::: EXCERTO FORNECIDO :::

A crise actual não resulta assim da economia liberal baseada na produção e na competitividade mas na vampirização que resulta de uma especulação com o dinheiro, sem nenhum suporte produtivo por detrás. O deslumbramento do lucro levou à criação de um monstro a que designamos “os mercados” materializados através do sistema bancário e que mais não são do que um jogo de casino, onde se fazem apostas com os dinheiros de todos os agentes da sociedade que nele investem.
O negócio aqui é o próprio dinheiro. Vende-se e compra-se dinheiro para gerar mais dinheiro mas sem que esse dinheiro tenha um suporte na cadeia real de produção. Como se sabe o dinheiro não se reproduz por si mesmo mas a riqueza é gerada através do trabalho e o mercado é aferido pela necessidade. O consumo deve resultar de uma necessidade real. Eu preciso de comer, vestir ou calçar e por isso tenho que consumir esses bens e terei que trabalhar para poder ter acesso a eles. A economia é uma troca de valores.

:::

● **TAREFAS**
(1) Reproduza o trecho do texto sobre a especulação financeira entre "A crise actual" e "que nele investem.", inclusive.
(2) Dê continuidade, por favor, ao texto sobre a especulação financeira a partir de onde ele termina.

::: DADOS FORNECIDOS :::

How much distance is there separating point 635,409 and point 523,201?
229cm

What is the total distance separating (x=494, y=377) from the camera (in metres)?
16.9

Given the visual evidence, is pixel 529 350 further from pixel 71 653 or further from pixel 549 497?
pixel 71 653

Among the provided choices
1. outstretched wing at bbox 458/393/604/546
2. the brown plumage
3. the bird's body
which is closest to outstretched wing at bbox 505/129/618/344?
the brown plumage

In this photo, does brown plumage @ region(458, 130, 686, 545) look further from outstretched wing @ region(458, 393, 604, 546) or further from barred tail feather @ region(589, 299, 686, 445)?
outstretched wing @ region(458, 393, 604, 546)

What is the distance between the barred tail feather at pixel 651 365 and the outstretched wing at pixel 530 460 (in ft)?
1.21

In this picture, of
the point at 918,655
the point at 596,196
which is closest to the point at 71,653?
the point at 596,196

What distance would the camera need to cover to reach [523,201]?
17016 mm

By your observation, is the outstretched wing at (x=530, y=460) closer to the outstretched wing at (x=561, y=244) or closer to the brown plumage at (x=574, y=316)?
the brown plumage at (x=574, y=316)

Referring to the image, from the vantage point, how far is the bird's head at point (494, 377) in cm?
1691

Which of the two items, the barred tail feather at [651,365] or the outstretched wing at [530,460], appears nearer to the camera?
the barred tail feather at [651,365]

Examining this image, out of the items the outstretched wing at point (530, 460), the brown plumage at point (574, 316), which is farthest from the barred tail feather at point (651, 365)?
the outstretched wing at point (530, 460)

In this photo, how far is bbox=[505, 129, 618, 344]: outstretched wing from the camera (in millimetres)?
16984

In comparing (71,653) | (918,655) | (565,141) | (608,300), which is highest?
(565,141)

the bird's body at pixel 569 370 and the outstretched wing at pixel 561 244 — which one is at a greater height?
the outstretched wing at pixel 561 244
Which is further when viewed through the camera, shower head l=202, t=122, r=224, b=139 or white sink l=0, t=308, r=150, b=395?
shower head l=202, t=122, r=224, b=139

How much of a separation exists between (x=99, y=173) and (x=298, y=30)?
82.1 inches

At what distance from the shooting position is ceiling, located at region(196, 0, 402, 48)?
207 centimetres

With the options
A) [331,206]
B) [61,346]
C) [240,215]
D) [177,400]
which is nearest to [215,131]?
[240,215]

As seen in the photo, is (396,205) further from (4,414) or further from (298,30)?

:::

● **RESPOSTAS POR TAREFA**
(1)
A crise actual não resulta assim da economia liberal baseada na produção e na competitividade mas na vampirização que resulta de uma especulação com o dinheiro, sem nenhum suporte produtivo por detrás. O deslumbramento do lucro levou à criação de um monstro a que designamos “os mercados” materializados através do sistema bancário e que mais não são do que um jogo de casino, onde se fazem apostas com os dinheiros de todos os agentes da sociedade que nele investem.

(2)
Porém o que está a acontecer connosco? Somos levados a consumir mais do que necessitamos ou para além da riqueza que produzimos com o nosso trabalho e para isso induzem-nos a endividar-nos em nome do nosso próprio bem-estar e do status quo social. A imagem de abastança tornou-se um valor absoluto, ninguém quer passar por pobre! O dinheiro passou então a ser um negócio em si mesmo, servindo especuladores, sem estar associado a nenhuma criação de riqueza. Quando se atinge um nivel de consumo insustentável acontece que não há dinheiro suficiente para cobrir a despesa e entra-se em incumprimento. Nesta fase entram em cena os vampiros e mostram a face até aí oculta pela aparente prosperidade e riqueza.
Atingido este patamar, o custo do dinheiro sobe em flecha e quem já está em dificuldade afunda-se ainda mais. Do dia para a noite ficamos despojados de tudo o que temos para pagar A DÌVIDA e esta passa a reger as nossas vidas. A situação torna-se mais perversa, quando os que não se endividaram são também chamados a pagar a dívida que os outros contraíram.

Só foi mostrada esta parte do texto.